> **What to produce**: List every ticker symbol that appears in the post about the LifePath Index 2030 Fund below.

> **Document passage**:
______________________________

Assuming this is the LifePath Index 2030 Fund LINIX.

This is a collection of index funds - this means the fund will perform as well as the various indices (with some minor tracking errors). The three main indices in this fund as of May 31, 2018 are:

Russel 1000 Index as tracked by the iShares Russell 1000 Large-Cap Index Fund (BRGNX) - ~37%
Barclays U.S. Aggregate Bond Index as tracked by the iShares US Aggregate Bond Index Fund (BMOIX) - 26%
MSCI ACWI ex USA IMI Index as tracked by the iShares Core MSCI Total International Stock ETF (IXUS) - 21%

So this fund is expected to perform as well as those indexes - this is what passive index investing is about. I read on this board a good description: You are trying to capture your share of the overall market - no better and no worse than the market as a whole.

I believe all those components of this fund are considered very good funds that do a good job tracking the indices.

______________________________

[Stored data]
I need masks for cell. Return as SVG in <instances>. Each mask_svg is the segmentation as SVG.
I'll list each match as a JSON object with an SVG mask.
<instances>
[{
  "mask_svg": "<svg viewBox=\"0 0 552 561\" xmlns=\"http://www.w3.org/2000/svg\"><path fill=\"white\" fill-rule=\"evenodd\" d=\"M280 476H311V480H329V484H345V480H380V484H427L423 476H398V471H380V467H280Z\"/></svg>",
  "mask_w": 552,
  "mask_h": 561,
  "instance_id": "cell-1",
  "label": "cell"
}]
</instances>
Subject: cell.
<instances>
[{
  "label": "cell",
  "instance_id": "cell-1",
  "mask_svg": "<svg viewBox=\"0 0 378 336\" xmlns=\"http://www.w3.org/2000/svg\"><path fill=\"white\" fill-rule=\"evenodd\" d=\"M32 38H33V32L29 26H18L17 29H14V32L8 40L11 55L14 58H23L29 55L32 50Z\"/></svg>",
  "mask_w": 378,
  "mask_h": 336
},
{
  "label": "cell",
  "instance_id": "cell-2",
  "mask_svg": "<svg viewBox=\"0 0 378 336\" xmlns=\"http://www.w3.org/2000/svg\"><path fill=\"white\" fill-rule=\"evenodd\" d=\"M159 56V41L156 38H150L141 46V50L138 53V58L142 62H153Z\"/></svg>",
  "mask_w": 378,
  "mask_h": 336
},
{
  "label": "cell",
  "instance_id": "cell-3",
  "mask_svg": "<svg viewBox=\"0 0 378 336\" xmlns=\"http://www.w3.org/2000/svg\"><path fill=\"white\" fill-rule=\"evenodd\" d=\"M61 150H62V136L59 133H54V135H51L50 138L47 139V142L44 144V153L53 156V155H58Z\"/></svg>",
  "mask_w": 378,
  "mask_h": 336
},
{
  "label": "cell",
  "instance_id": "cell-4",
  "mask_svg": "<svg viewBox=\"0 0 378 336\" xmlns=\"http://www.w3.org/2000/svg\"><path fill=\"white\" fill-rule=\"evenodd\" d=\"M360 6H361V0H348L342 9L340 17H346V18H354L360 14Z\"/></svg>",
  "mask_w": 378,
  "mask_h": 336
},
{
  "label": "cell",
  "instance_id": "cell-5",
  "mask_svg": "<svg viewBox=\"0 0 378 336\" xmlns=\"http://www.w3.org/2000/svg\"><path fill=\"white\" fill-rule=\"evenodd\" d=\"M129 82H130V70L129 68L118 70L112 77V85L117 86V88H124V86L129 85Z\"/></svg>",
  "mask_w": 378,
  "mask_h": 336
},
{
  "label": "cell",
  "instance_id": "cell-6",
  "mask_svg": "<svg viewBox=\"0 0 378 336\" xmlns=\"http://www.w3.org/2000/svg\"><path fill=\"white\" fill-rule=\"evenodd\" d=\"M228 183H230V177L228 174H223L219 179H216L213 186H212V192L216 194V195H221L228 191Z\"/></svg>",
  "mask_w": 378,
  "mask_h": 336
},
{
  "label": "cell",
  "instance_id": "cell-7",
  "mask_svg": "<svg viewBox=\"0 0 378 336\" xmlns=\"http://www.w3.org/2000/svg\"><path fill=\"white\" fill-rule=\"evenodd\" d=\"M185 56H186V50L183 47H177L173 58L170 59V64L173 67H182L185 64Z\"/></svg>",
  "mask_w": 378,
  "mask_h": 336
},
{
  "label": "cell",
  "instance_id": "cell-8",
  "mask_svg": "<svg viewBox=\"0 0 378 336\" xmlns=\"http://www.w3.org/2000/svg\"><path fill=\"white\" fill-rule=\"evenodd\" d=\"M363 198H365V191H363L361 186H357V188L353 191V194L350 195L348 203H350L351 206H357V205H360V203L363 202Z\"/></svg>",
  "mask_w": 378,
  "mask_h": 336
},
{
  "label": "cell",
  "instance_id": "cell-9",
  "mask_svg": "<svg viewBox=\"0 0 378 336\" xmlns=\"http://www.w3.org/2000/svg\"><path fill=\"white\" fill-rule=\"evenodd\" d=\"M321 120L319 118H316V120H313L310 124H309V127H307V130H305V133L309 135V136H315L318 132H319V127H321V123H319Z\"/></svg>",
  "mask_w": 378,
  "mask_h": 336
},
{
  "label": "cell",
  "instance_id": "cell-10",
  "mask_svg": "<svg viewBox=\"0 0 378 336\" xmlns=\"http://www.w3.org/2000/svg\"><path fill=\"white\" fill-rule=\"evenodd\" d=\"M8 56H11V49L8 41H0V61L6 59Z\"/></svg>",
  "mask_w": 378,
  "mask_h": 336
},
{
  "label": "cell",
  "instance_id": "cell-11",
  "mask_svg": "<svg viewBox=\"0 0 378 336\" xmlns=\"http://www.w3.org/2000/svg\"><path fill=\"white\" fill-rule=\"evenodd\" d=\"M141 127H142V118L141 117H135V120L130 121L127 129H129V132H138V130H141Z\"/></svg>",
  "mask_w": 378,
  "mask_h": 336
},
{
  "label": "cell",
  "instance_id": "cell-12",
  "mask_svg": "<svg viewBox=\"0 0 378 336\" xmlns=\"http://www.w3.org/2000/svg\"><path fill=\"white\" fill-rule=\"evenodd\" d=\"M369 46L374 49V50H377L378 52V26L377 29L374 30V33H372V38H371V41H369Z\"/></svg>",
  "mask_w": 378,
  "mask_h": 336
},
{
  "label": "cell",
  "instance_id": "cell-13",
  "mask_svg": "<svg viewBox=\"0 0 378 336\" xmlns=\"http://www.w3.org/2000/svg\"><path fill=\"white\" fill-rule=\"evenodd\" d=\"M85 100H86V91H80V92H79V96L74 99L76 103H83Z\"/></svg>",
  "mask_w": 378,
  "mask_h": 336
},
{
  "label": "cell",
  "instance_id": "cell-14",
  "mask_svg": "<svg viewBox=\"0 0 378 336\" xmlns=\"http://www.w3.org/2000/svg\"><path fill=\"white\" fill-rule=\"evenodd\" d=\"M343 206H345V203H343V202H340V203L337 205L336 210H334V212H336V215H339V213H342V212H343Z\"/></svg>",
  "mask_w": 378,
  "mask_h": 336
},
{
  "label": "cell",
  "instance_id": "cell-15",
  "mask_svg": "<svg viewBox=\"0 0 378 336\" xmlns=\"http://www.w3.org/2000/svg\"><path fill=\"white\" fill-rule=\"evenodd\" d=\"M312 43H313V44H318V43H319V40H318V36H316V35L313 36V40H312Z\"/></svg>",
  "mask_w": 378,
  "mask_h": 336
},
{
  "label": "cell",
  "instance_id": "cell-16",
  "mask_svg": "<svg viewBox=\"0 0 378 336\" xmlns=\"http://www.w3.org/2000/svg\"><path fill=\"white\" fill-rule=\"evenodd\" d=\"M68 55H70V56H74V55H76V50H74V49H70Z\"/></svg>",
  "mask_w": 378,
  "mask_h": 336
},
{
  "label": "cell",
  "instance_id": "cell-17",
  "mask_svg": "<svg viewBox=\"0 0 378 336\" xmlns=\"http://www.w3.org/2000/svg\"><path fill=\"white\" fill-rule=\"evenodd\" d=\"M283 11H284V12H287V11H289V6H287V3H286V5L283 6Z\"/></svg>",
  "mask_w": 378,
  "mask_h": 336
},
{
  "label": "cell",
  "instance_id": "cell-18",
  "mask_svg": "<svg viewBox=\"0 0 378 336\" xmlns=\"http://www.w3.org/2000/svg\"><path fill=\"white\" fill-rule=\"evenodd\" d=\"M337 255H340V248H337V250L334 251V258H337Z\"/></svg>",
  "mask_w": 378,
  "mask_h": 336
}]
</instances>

______________________________

> **Written reply**: LINIX, BRGNX, BMOIX, IXUS